Ein Grund, dabei zu sein, sei laut laut Ritter auch die Gemeinschaft, bei ihr ist die Familie stark vertreten. Der Urur-Opa übrigens auch schon. Köhler kam durchs Theater zum Beispiel zu ihrem Beruf in einer Werbeagentur, weil sie dadurch merkte, dass Marketing etwas für sie sei. Sie fasst die Gemeinschaft so zusammen: „Alle verbindet die Liebe zum Theater.”
Einsatz fürs Theater in Augsburg: Das Publikum gebe einem viel zurück
Wie “Augsburg OnStage” investieren auch die TIF-Mitglieder Zeit in ihr Hobby. Köhler schränkt zwar ein: „Es kommt drauf an, wieviel man machen will. Bei Statisten beschränkt es sich auf die Proben. Aber die ganzen Aufgaben hinter der Bühne müssen auch gemacht werden.“ Wenn man will, sind sie also mehrmals pro Woche eingespannt. Aber das gern, betont Carolin Köhler: “Wenn ich’s nicht wollen würde, würde ich es auch nicht machen.“ Auch das Publikum gebe einem viel zurück, und vor einem kleineren Publikum zu spielen, fühle sich manchmal intimer an. Und obwohl sie keine Förderung vom Staat bekommen, sondern von Spenden abhängen, hätten sie gute Finanzen, auch dank ihrer Kassiererin. Daneben kooperieren sie zum Beispiel beim Bühnenbild mit dem Staatstheater Augsburg.
In der Maske wuselt es auch schon bei der Generalprobe. Michèle Möstel und Christine Süßmilch verwandeln die Schauspieler fleißig in Erd-, Himmels- oder Höllenbewohner. Auf den Tischen liegen große dicke Pinsel. Süßmilch malt Daniel Grassert für seine Rolle dunkle Schatten unter die Augen. Die ausgebildete Make up Artist Möstel ist schon seit 13 Jahren dabei, Süßmilch seit mehr als 40 Jahren. Was reizt sie am Theater? Sie überlegt, während sie Grasserts Frisur noch mit etwas Haarspray fixiert. „Das Drumherum, die Gemeinschaft, die Leute, der Spaß. Wenn man da mal angefangen hat, kann man nicht mehr aufhören“, sagt sie.
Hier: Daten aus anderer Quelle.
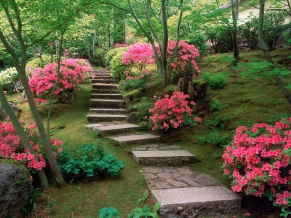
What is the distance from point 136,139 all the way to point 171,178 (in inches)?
66.5

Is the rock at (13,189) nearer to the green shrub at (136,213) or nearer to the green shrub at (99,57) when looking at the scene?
the green shrub at (136,213)

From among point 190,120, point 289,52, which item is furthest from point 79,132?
point 289,52

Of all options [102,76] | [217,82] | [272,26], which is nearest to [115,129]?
[217,82]

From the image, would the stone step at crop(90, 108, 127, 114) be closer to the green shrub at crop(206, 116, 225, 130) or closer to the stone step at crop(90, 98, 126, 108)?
the stone step at crop(90, 98, 126, 108)

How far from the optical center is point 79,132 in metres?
6.07

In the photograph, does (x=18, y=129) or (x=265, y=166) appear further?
(x=18, y=129)

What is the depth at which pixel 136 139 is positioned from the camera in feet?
17.3

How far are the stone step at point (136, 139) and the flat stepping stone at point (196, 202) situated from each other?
206 cm

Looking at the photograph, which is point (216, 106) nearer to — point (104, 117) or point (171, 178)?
point (171, 178)

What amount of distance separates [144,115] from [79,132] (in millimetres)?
1776

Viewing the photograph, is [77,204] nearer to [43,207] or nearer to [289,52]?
[43,207]

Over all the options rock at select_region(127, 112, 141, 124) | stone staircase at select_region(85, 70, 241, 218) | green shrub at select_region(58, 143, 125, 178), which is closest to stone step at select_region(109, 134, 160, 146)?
stone staircase at select_region(85, 70, 241, 218)

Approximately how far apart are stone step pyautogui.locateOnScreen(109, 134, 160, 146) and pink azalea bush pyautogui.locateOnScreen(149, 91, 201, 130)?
0.84 feet

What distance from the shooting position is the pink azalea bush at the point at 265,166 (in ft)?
8.64
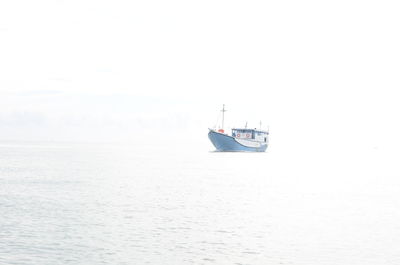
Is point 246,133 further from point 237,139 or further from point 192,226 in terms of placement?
point 192,226

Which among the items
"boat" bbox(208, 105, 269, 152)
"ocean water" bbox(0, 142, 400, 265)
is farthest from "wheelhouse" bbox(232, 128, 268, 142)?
"ocean water" bbox(0, 142, 400, 265)

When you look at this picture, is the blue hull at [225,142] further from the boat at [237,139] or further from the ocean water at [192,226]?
the ocean water at [192,226]

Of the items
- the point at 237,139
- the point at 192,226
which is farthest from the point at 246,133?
the point at 192,226

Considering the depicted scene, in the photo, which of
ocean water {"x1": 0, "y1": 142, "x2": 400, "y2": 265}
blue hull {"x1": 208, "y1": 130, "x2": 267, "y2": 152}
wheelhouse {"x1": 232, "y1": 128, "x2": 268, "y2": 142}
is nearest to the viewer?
ocean water {"x1": 0, "y1": 142, "x2": 400, "y2": 265}

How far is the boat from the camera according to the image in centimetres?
15588

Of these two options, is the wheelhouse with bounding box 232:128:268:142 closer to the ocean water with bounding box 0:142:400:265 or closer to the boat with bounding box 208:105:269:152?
the boat with bounding box 208:105:269:152

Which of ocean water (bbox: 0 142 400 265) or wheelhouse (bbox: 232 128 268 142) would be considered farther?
wheelhouse (bbox: 232 128 268 142)

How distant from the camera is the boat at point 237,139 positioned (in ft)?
511

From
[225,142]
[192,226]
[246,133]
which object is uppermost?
[246,133]

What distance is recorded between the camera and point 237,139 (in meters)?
162

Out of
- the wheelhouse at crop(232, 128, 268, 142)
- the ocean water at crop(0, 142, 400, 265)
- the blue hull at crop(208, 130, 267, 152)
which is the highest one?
the wheelhouse at crop(232, 128, 268, 142)

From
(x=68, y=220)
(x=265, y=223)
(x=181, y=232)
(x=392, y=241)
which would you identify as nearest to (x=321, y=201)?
(x=265, y=223)

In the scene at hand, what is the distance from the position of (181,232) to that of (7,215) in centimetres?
1464

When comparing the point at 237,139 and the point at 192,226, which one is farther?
the point at 237,139
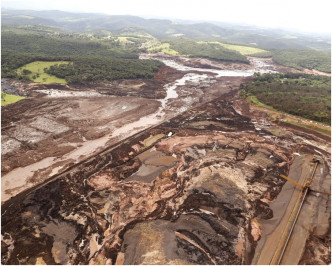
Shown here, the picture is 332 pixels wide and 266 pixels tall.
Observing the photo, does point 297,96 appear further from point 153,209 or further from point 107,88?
point 107,88

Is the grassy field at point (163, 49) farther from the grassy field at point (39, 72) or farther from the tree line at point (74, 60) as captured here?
the grassy field at point (39, 72)

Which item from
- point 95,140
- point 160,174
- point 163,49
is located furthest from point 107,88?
point 163,49

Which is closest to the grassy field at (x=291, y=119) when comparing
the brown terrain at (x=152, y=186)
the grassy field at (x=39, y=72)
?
the brown terrain at (x=152, y=186)

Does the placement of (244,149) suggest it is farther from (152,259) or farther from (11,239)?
(11,239)

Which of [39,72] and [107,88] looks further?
[39,72]

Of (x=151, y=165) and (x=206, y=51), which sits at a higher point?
(x=206, y=51)

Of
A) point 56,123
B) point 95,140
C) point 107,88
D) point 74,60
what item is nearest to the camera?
point 95,140

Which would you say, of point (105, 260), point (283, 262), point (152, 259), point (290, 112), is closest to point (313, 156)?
point (290, 112)

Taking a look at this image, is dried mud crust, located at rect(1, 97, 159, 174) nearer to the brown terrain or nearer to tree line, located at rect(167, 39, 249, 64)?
the brown terrain
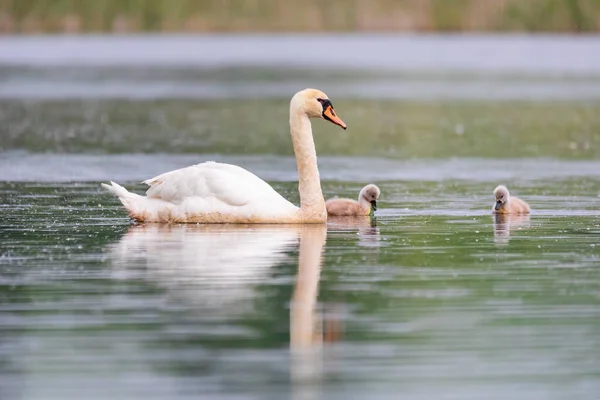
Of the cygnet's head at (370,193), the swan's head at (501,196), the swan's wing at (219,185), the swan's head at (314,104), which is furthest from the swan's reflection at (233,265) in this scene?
the swan's head at (501,196)

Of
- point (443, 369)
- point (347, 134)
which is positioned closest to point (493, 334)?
point (443, 369)

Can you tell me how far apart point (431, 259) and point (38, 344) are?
4.85 meters

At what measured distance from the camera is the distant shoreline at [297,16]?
158 m

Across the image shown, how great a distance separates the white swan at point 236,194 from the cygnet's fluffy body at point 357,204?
3.06 ft

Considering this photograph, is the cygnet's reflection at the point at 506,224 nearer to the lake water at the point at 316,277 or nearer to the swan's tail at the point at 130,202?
the lake water at the point at 316,277

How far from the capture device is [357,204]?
62.3 ft

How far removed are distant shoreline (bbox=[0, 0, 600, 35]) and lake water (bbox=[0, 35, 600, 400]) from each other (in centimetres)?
12177

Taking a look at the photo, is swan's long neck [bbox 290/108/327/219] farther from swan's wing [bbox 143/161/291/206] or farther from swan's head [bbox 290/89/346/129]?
swan's wing [bbox 143/161/291/206]

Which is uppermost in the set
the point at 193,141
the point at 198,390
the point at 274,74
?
the point at 274,74

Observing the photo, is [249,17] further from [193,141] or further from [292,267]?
[292,267]

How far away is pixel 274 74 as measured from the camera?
75.4m

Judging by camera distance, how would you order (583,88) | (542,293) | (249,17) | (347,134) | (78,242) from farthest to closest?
(249,17) → (583,88) → (347,134) → (78,242) → (542,293)

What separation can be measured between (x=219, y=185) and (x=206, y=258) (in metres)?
2.47

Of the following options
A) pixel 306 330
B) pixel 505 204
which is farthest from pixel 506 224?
pixel 306 330
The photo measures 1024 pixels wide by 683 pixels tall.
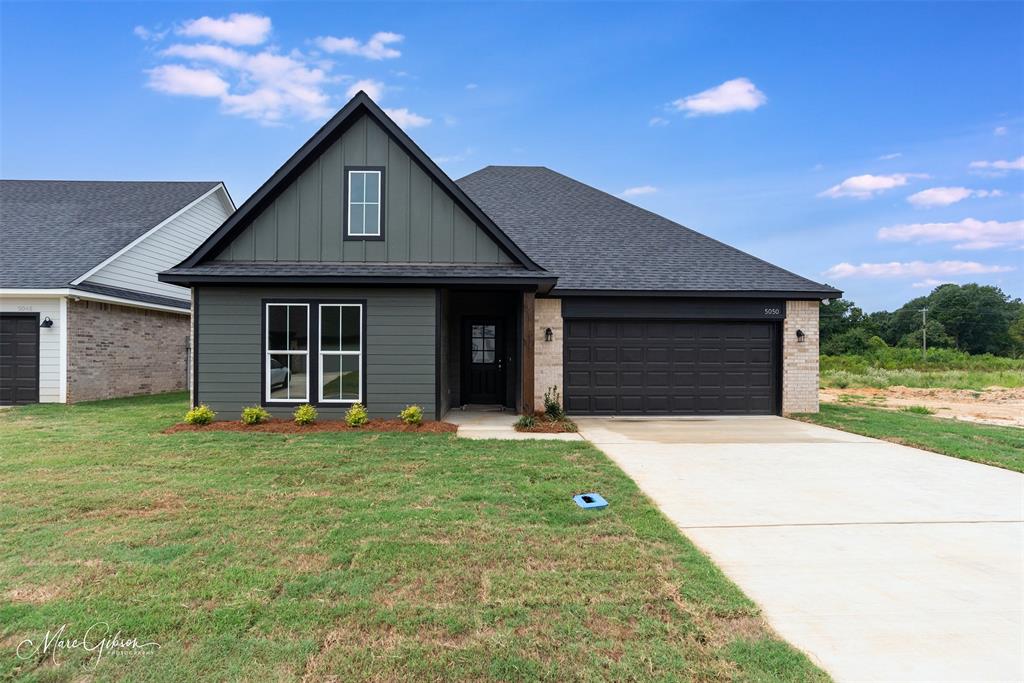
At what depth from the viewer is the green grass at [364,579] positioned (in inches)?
99.2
Neben zwei Masken hat der Verein auch einen eigenen Kostümfundus. In 150 Jahren hat sich einiges angesammelt, erklärt Susanne Ritter: wie dieser Papagei. Jetzt schauen aber erst einmal alle in die Zukunft und nach oben: Bis zum 12. November läuft ihr Stück “Himmelwärts”.
Außerdem gibt es am Freitag, den 3. November, ein Gastspiel des Stadttheaters Kufstein, eines Partners des TIF.